Historical population
| Census | Pop. | Note | %± |
| 1900 | 519 |  | — |
| 1910 | 900 |  | 73.4% |
| 1920 | 919 |  | 2.1% |
| 1930 | 2,917 |  | 217.4% |
| 1940 | 2,885 |  | −1.1% |
| 1950 | 3,483 |  | 20.7% |
| 1960 | 4,607 |  | 32.3% |
| 1970 | 5,161 |  | 12.0% |
| 1980 | 7,203 |  | 39.6% |
| 1990 | 6,847 |  | −4.9% |
| 2000 | 8,139 |  | 18.9% |
| 2010 | 8,451 |  | 3.8% |
| 2020 | 9,159 |  | 8.4% |
| 2024 (est.) | 9,337 |  | 1.9% |
U.S. Decennial Census

===2020 census===
As of the 2020 census, Elsmere had a population of 9,159. The median age was 32.8 years. 28.0% of residents were under the age of 18 and 11.3% of residents were 65 years of age or older. For every 100 females there were 94.2 males, and for every 100 females age 18 and over there were 92.6 males age 18 and over.

100.0% of residents lived in urban areas, while 0.0% lived in rural areas.

There were 3,304 households in Elsmere, of which 38.0% had children under the age of 18 living in them. Of all households, 38.3% were married-couple households, 20.0% were households with a male householder and no spouse or partner present, and 28.9% were households with a female householder and no spouse or partner present. About 24.5% of all households were made up of individuals and 7.8% had someone living alone who was 65 years of age or older.

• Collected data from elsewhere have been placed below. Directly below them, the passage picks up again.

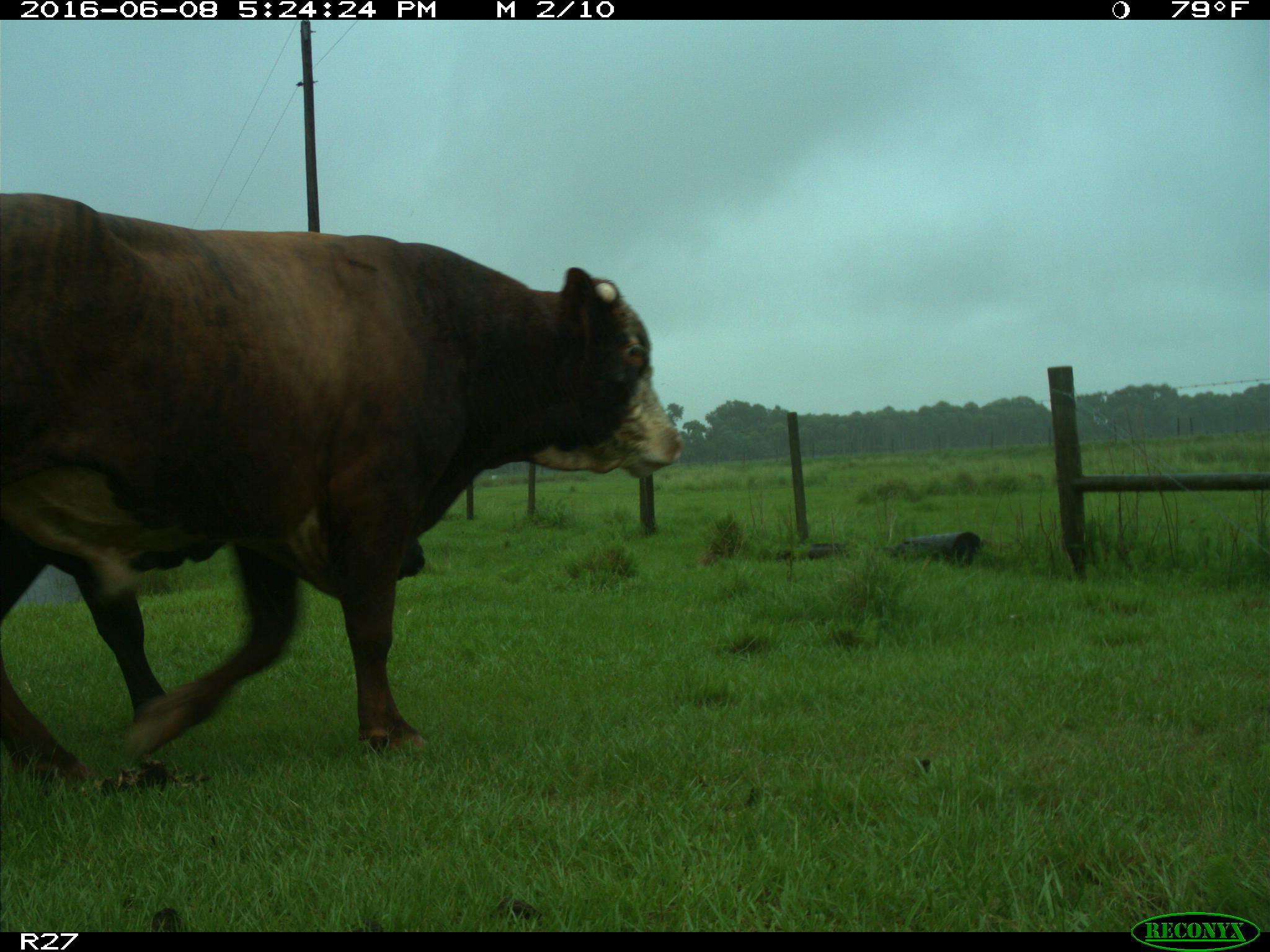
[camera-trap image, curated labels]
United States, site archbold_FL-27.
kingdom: Animalia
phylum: Chordata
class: Mammalia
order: Artiodactyla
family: Bovidae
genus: Bos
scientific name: Bos taurus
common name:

There were 3,515 housing units, of which 6.0% were vacant. The homeowner vacancy rate was 1.8% and the rental vacancy rate was 6.9%.

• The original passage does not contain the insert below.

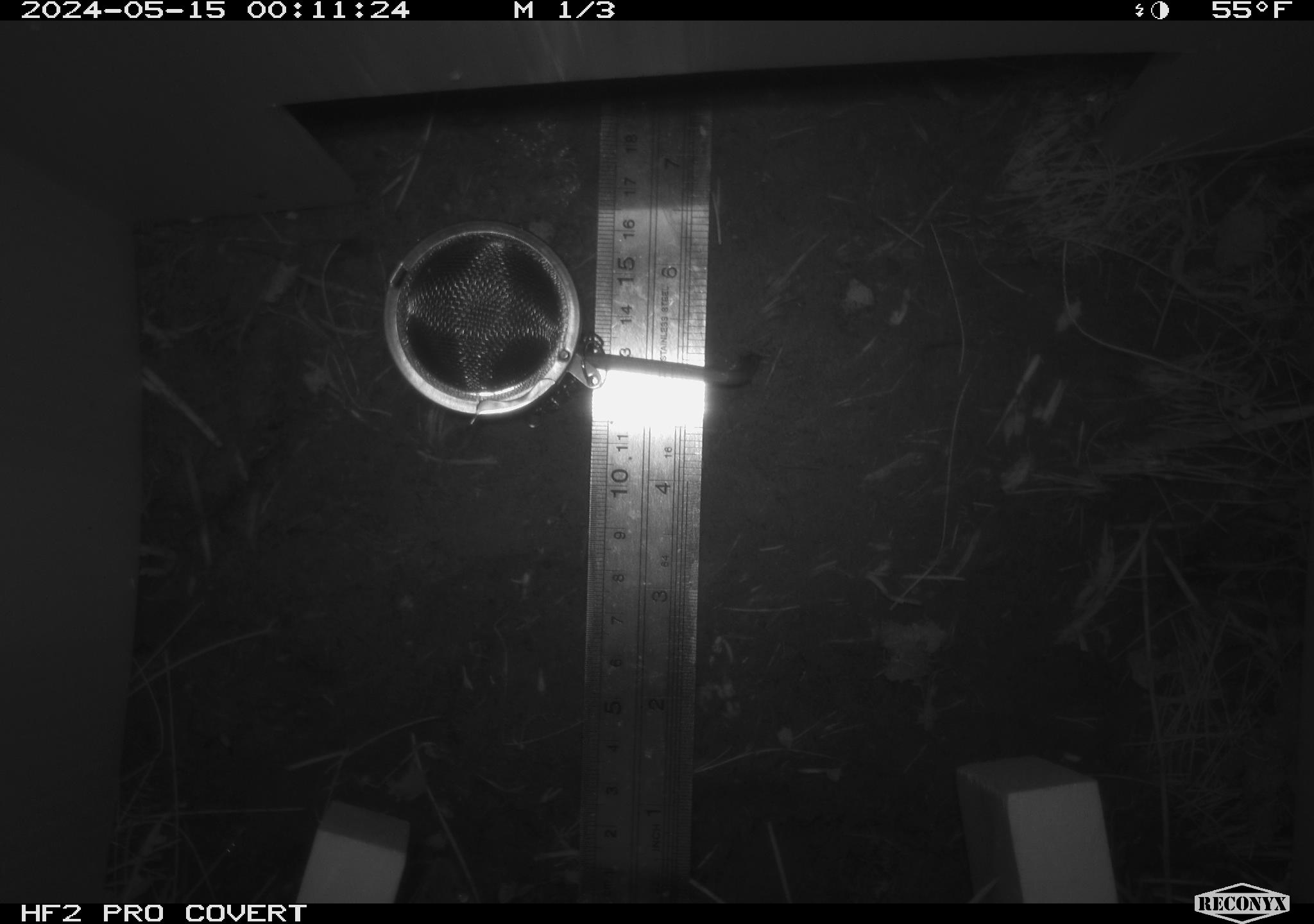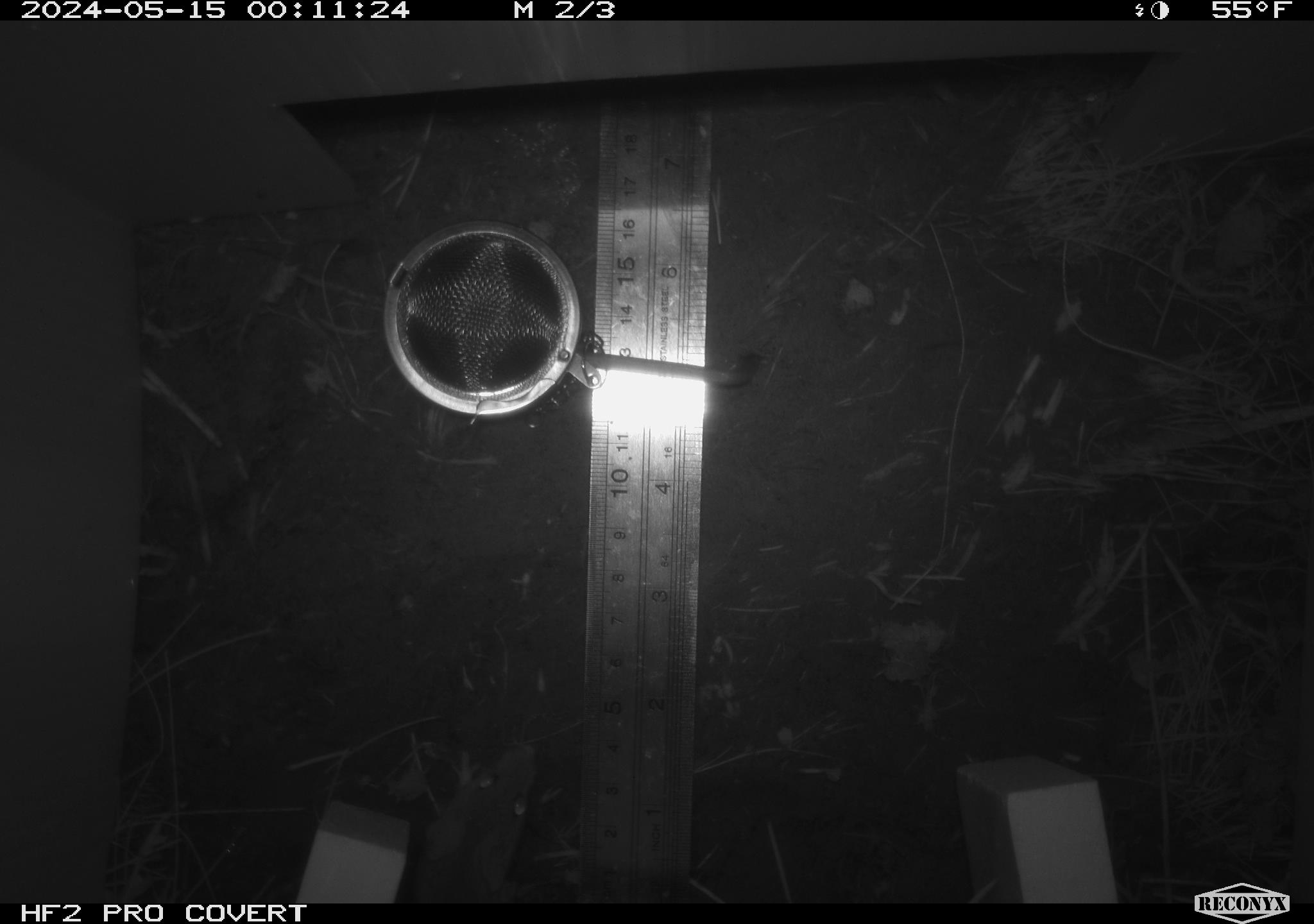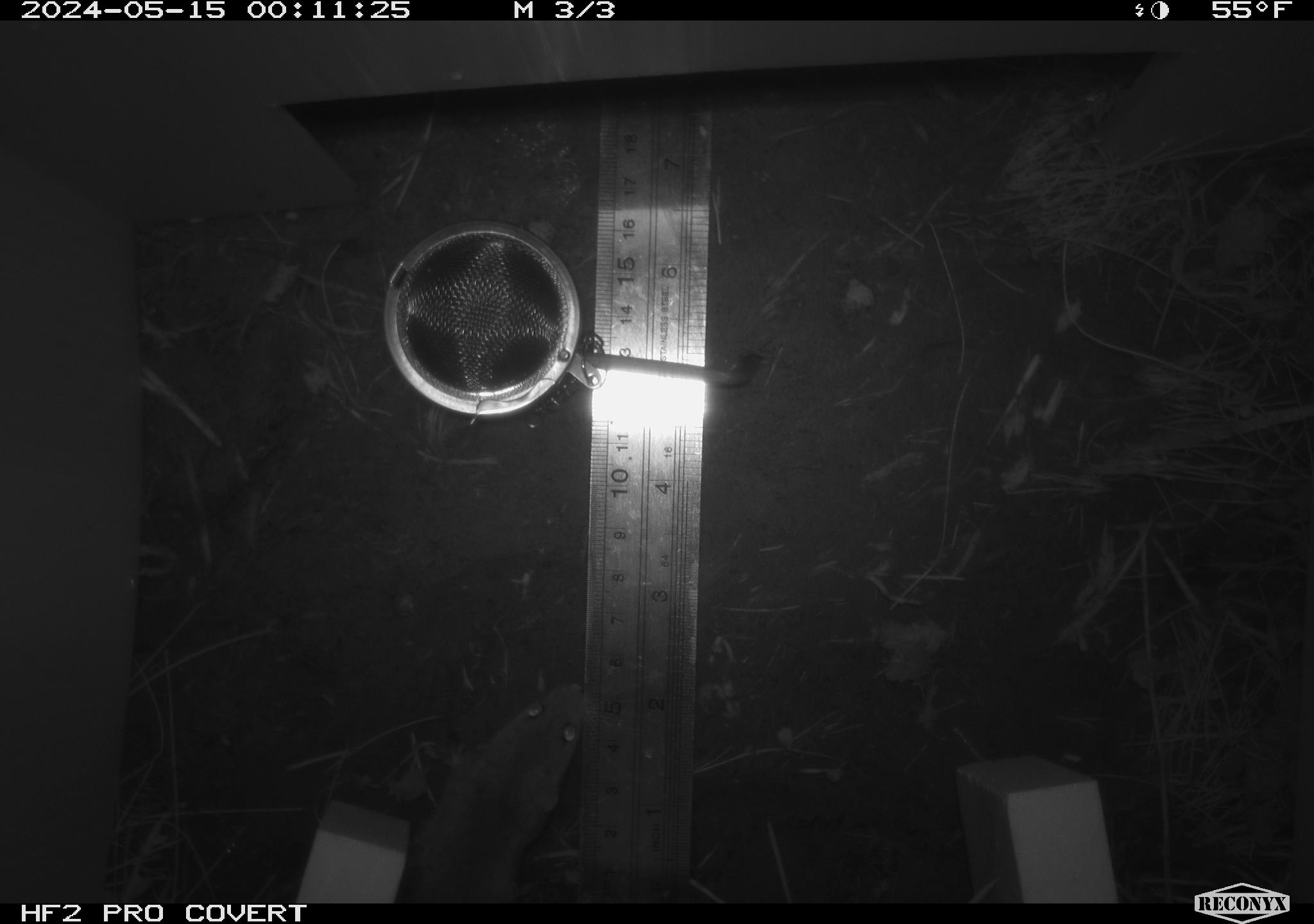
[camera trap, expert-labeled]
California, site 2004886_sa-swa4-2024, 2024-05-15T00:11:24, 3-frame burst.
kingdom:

Racial composition as of the 2020 census
| Race | Number | Percent |
|---|---|---|
| White | 7,047 | 76.9% |
| Black or African American | 567 | 6.2% |
| American Indian and Alaska Native | 53 | 0.6% |
| Asian | 89 | 1.0% |
| Native Hawaiian and Other Pacific Islander | 13 | 0.1% |
| Some other race | 549 | 6.0% |
| Two or more races | 841 | 9.2% |
| Hispanic or Latino (of any race) | 979 | 10.7% |

===2010 census===
According to the 2010 U.S. census, there were 8,451 people, 2,992 households, and 2,131 families residing in the city. The racial makeup was 61.0% white, 22.2% black, 0.4% Native American, 0.4% Asian American, 0.2% Native Hawaiian or other Pacific Islander, 4.2% some other race, and 3.4% two or more races. 8.2% of the population were Hispanic or Latino of any race.